======== Provided passage
United States District Court, W.D. Arkansas, Texarkana Division
September 23, 2014
THOMAS GOODNER and LINDA GOODNER, individually and on behalf of a class of all other similarly situated individuals, Plaintiffs,
CLAYTON HOMES, INC.; CMH HOMES, INC.; and VANDERBILT MORTGAGE & FINANCE, INC., Defendants.
SUSAN O. HICKEY, District Judge
On September 10, 2012, this Court granted Plaintiffs' Motion to Remand and remanded this case to the Circuit Court for Lafayette County for further proceedings. ECF No. 37. The Court's remand decision was based upon Plaintiffs' stipulation which limited the class recovery to a sum less than the amount-in-controversy required by the Class Action Fairness Act. Defendants appealed the decision. On September 16, 2013, the Eighth Circuit Court of Appeals summarily remanded the case to this Court for reconsideration in light of the Supreme Court's recent decision regarding stipulations made on behalf of absent class members. Standard Fire Ins. Co. v. Knowles, 133 S.Ct. 1345, 185 L.Ed.2d 439 (2013).
Plaintiffs' Motion to Remand (ECF No. 12) is now before the Court for reconsideration. Defendants have responded. ECF No. 32. Plaintiffs have filed a reply. ECF No. 33. The parties have filed a large number of supplemental briefs. ECF Nos. 36, 44, 45, and 48. Also before the Court is Plaintiffs' Motion for Jurisdictional Discovery. ECF No. 46. Defendants have filed a response to the discovery motion. ECF No. 47. These issues are ripe for the Court's consideration.
================
Print the portion of the court order between "United States District" and "FINANCE, INC., Defendants.", inclusive. The lines that follow were taken from a different source than the court order.
======== Data segment
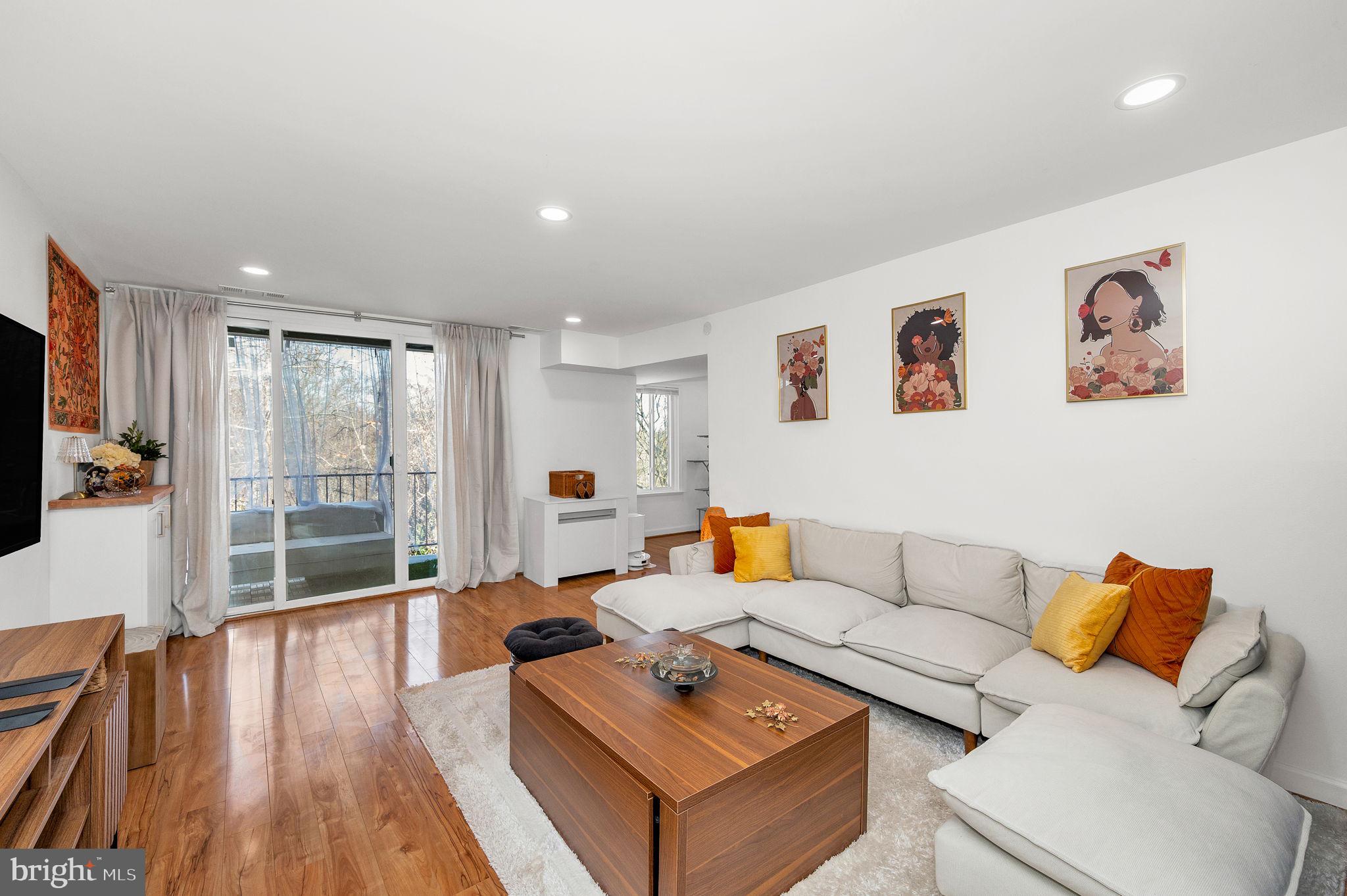 5025 7th Road South, Unit 202 Arlington, VA 22204 - Photo 17 of 39 a living room with furniture and a flat screen tv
================
_Reply to the task_.
United States District Court, W.D. Arkansas, Texarkana Division
September 23, 2014
THOMAS GOODNER and LINDA GOODNER, individually and on behalf of a class of all other similarly situated individuals, Plaintiffs,
CLAYTON HOMES, INC.; CMH HOMES, INC.; and VANDERBILT MORTGAGE & FINANCE, INC., Defendants.